Does anyone know any good references on the topic of free markets internalizing externalities ? Thank you.
Rothbard wrote: "Law, Property Rights, and Air Pollution". Strict Liability and Homesteading play a big role in this work. This might be a good place to start.
I know Rothbard's essay, but I was looking for something more neoclassical/coasian.
When talking with somebody really serious about externalities, it's really hard to argue by stating from that start that no such economic category really exists, as the Austrian framework does.
Inquisitor:I am not sure what you'll find by the Neoclassicals on the matter. Even the Chicagoans are sheepish on the issue of externalities. Have you tried using Coase's work on the matter?
No, I haven't but there is a great deal of important works on the subject, for example :
Ronal Coase's famous article, "The Lighthouse in Economics” in the Journal of Law and Economics;
Steven N.S. Cheung's “The Fable of the Bees: An Economic Investigation” in the Journal of Law and Economics, which is a critique of J.E. Meade's article, “External Economies and Diseconomies in a Competitive Situation” also in the Economic Journal;
Mises specifically refers to externalities. I have a post up on his thoughts and another post with links to other Austrians on environmental matters at my blog.
The key point is that every externality is an opportunity and not a zero-sum game. Both sides win if information and transaction costs are reduced so that deals can be entered between parties with different interests.
"The first principle is that you must not fool yourself - and you are the easiest person to fool."
-- Richard Feynman
walter block has lots of excellent critique on Coase does he not?

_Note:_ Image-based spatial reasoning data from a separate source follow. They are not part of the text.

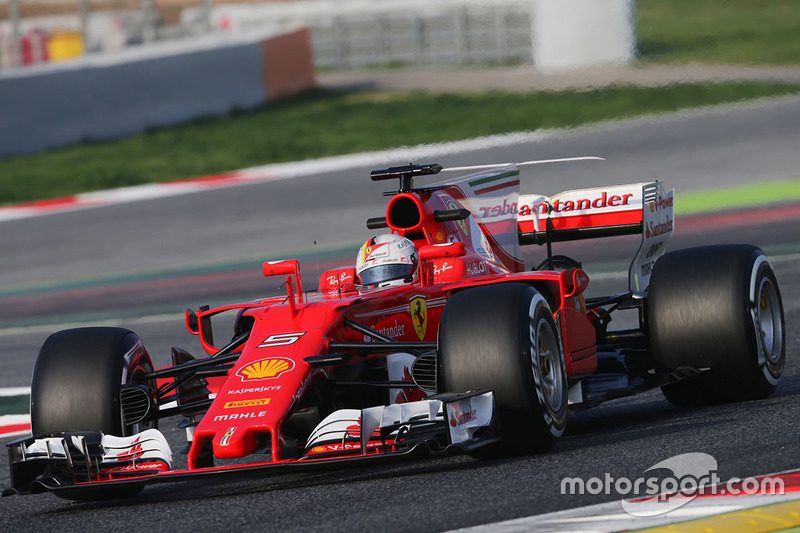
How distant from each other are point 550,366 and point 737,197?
10.2 metres

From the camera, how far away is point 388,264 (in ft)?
25.5

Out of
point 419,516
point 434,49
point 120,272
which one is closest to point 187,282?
point 120,272

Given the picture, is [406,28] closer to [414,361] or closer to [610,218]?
[610,218]

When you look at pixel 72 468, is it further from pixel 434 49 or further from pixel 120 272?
pixel 434 49

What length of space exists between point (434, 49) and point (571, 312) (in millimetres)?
23366

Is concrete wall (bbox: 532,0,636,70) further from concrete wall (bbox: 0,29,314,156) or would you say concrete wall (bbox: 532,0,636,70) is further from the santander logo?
the santander logo

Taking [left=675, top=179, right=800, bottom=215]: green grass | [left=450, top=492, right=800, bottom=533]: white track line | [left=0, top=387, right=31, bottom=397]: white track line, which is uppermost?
[left=450, top=492, right=800, bottom=533]: white track line

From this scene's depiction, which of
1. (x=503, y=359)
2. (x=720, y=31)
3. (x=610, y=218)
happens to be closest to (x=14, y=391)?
(x=610, y=218)

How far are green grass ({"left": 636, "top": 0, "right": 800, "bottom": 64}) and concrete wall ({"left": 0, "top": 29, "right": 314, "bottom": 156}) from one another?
657 centimetres

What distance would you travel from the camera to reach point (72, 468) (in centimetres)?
667

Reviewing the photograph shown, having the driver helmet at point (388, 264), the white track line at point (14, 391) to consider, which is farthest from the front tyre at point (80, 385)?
the white track line at point (14, 391)

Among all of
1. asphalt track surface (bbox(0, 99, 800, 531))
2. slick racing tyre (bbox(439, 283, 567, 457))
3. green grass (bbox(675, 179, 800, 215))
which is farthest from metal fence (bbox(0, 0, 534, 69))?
slick racing tyre (bbox(439, 283, 567, 457))

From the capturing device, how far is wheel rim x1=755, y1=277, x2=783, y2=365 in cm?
799

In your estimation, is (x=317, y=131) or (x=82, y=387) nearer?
(x=82, y=387)
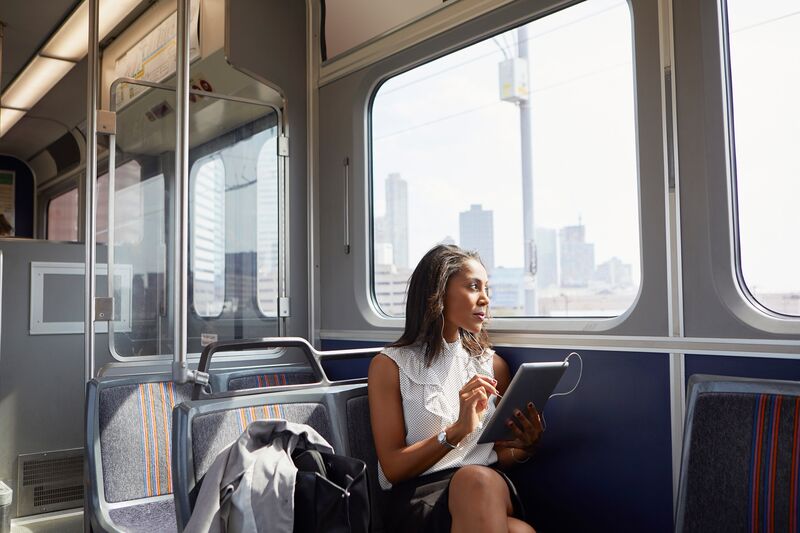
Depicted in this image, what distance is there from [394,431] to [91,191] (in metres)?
1.52

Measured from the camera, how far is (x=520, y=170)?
34.2 feet

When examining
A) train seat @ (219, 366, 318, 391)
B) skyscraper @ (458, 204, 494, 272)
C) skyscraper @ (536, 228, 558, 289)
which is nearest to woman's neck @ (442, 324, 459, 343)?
train seat @ (219, 366, 318, 391)

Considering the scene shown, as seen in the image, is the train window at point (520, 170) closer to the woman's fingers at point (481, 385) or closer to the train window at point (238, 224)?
the train window at point (238, 224)

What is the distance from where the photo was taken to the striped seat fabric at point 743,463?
1.67 m

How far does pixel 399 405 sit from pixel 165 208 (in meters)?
1.43

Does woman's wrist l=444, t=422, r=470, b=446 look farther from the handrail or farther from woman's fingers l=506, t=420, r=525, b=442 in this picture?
the handrail

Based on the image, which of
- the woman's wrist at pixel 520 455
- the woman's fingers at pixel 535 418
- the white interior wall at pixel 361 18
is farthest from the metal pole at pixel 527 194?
the woman's fingers at pixel 535 418

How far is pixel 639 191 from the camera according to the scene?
2221 millimetres

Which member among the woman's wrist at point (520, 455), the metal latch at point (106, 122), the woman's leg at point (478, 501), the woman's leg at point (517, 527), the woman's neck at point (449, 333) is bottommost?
the woman's leg at point (517, 527)

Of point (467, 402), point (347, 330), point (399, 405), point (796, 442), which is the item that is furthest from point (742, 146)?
point (347, 330)

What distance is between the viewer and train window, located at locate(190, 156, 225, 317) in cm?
323

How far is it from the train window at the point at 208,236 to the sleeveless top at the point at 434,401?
1219 mm

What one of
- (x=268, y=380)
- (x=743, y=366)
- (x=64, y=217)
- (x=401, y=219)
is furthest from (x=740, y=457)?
(x=401, y=219)

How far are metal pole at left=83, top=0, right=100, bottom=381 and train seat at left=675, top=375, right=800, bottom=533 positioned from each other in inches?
81.9
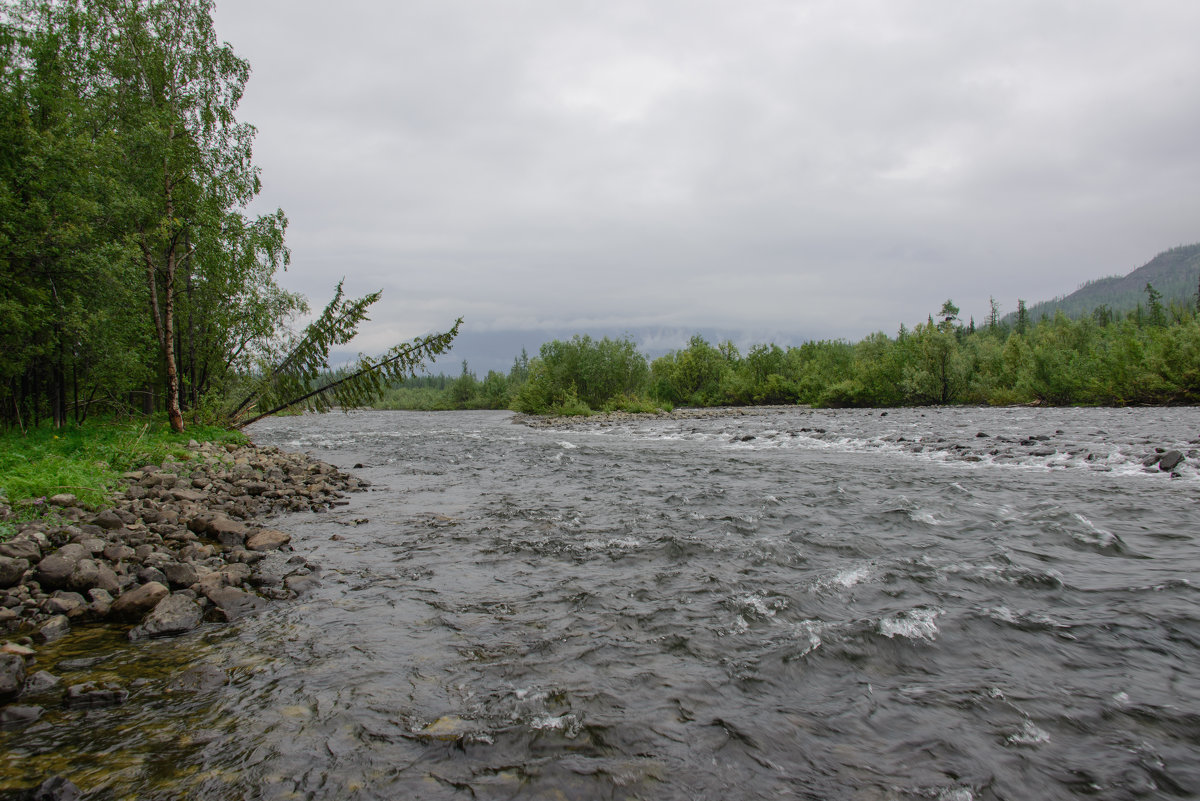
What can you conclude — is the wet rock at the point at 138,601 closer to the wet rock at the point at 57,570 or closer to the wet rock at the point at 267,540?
Result: the wet rock at the point at 57,570

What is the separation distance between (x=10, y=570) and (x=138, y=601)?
1698 mm

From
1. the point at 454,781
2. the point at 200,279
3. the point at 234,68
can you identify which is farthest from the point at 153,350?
the point at 454,781

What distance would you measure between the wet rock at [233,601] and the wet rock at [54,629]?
1.33 m

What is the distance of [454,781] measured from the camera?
4012 millimetres

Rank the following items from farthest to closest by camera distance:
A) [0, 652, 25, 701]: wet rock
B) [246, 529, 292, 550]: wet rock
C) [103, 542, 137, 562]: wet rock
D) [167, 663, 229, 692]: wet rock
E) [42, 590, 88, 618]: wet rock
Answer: [246, 529, 292, 550]: wet rock < [103, 542, 137, 562]: wet rock < [42, 590, 88, 618]: wet rock < [167, 663, 229, 692]: wet rock < [0, 652, 25, 701]: wet rock

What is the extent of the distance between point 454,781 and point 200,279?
2906cm

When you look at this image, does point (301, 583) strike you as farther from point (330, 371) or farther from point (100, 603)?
point (330, 371)

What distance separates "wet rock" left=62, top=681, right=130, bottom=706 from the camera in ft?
15.9

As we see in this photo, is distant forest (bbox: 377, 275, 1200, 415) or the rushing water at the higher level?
distant forest (bbox: 377, 275, 1200, 415)

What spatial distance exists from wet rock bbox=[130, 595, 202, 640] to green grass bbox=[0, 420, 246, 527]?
3.32m

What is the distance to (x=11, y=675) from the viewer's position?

Where there is no property there is no justice; a proposition as certain as any demonstration in Euclid
Fools! not to see that what they madly desire would be a calamity to them as no hands but their own could bring
Bogdan:Does anyone know any good references on the topic of free markets internalizing externalities ? Thank you.
By definition aren't externalities the result of treating the commons as unowned and essentially valueless unless and until labor has been applied to bring it into the system of private property?
WmBGreene:By definition aren't externalities the result of treating the commons as unowned and essentially valueless unless and until labor has been applied to bring it into the system of private property?
Externalities, as they are often known in mainstream economics, are unfunded benefits or penalties received by a party not taking part in the transaction which produces those benefits or penalties. They are public "goods" or "bads". Since the (dis)utility of public goods (and bads) is obviously completely subjective, its pretty much impossible to expect government to measure all the externalities, let alone deal with them all in the manner some economists like Stiglitz propose.
Coase showed how markets internalize externalities, provided the transaction cost is suffeciently low, but physical externalities can of course be delt with by property rights. I tend to think externalities should be thought of as entrepreneurial opportunities.